I can't say I was surprised and if I was looking for a doctor's appointment where there seemed to be a solution to a situation, this was the one. His rationale was that most likely she will have another seizure in her lifetime- be it febrile or complex, so why not try to nip it in the bud before it becomes the big, ugly monster that a seizure disorder can quickly turn into? Sadly, I had to agree. In my heart I know she will have another seizure. It's only a matter of time. And I can't wait on edge for the next one to hit at anytime. It's like living on the San Andreas fault in a  flimsy little glass shack. I'm insane if I didn't think the "big one" will hit in my lifetime.

Unfortunately, the Keppra is no guarantee that the seizures won't happen. Isn't that completely fucked up? Fortunately, Keppra has few side effects- mostly sleepiness. 

So after much hemming and hawing we started giving it to her a week ago. Instructions were to start at 80 mg daily for 1 week then increase to 80 mg twice a day. I haven't mustered up the courage to move to twice a day. Not that she's having any side effects- hell, I can't really tell. She sure isn't any sleepier but she does seem more agitated, which could just be normal teething behavior. It's constant teething around here nowadays.

I just didn't want to go there. I just didn't want to admit that my baby has to be on medications. I use to say to myself when Marley was an infant, "with everything she has, at least she doesn't have seizures or is on any medications". Strike that. I feel so defeated, like what do I have to look forward to? We're still diagnosis-less, we still don't know what the future holds for her or us. There are no answers, no direction, the road is empty, wide open and there are no signs directing me as to which way to go.

So for those who see me on a daily basis, or maybe weekly or hardly at all- when you ask me how I am or how Marley is, I apologize for my vague answer. Honestly, I'm just okay and so is Marley. I wish I could be more cheerful, more hopeful but I just don't feel that way.

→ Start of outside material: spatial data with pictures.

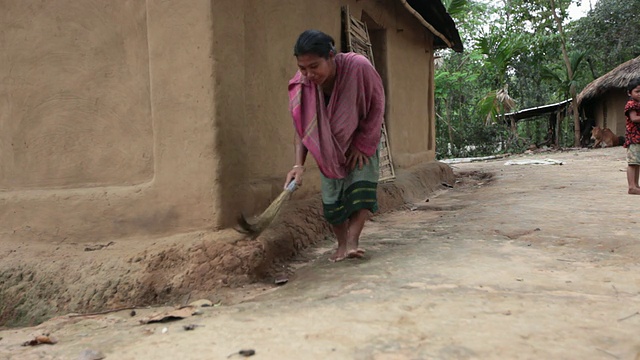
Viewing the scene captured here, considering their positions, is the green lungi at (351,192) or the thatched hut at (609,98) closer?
the green lungi at (351,192)

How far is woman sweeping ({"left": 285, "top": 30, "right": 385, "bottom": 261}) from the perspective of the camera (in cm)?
262

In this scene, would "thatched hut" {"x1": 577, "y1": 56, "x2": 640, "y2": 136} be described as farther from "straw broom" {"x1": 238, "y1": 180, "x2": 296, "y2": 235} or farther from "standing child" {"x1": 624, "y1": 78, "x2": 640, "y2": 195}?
"straw broom" {"x1": 238, "y1": 180, "x2": 296, "y2": 235}

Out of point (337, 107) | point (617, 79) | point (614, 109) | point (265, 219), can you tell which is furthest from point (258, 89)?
point (614, 109)

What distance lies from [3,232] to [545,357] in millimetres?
2980

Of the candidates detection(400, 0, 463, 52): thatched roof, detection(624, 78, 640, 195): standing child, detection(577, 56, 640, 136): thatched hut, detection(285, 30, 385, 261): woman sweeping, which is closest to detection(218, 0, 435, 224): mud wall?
detection(285, 30, 385, 261): woman sweeping

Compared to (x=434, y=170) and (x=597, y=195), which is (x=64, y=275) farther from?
(x=434, y=170)

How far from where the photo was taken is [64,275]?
259 cm

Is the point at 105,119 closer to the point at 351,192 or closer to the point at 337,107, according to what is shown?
the point at 337,107

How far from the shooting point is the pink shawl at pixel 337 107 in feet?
8.62

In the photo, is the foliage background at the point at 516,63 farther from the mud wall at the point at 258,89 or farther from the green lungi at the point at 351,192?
the green lungi at the point at 351,192

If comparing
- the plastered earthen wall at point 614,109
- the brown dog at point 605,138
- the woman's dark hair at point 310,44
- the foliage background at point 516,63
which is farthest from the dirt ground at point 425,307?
the plastered earthen wall at point 614,109

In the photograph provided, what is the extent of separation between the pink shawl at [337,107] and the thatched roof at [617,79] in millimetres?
13769

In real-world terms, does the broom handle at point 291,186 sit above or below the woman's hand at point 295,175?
below

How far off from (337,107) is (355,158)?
0.31 meters
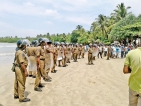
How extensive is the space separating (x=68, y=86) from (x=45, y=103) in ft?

So please don't be put off but my meek smile; I really do appreciate the gesture.

Seizures just suck

I wish I had good news to update you with.

So Marley had a febrile seizure the day that she got her Hep A, Varicella and MMR vaccinations. I was so unprepared. One moment she was acting totally normal then she screamed and seized for about 45 seconds. After a visit to the ER and a night in the hospital, we came home...all very exhausted.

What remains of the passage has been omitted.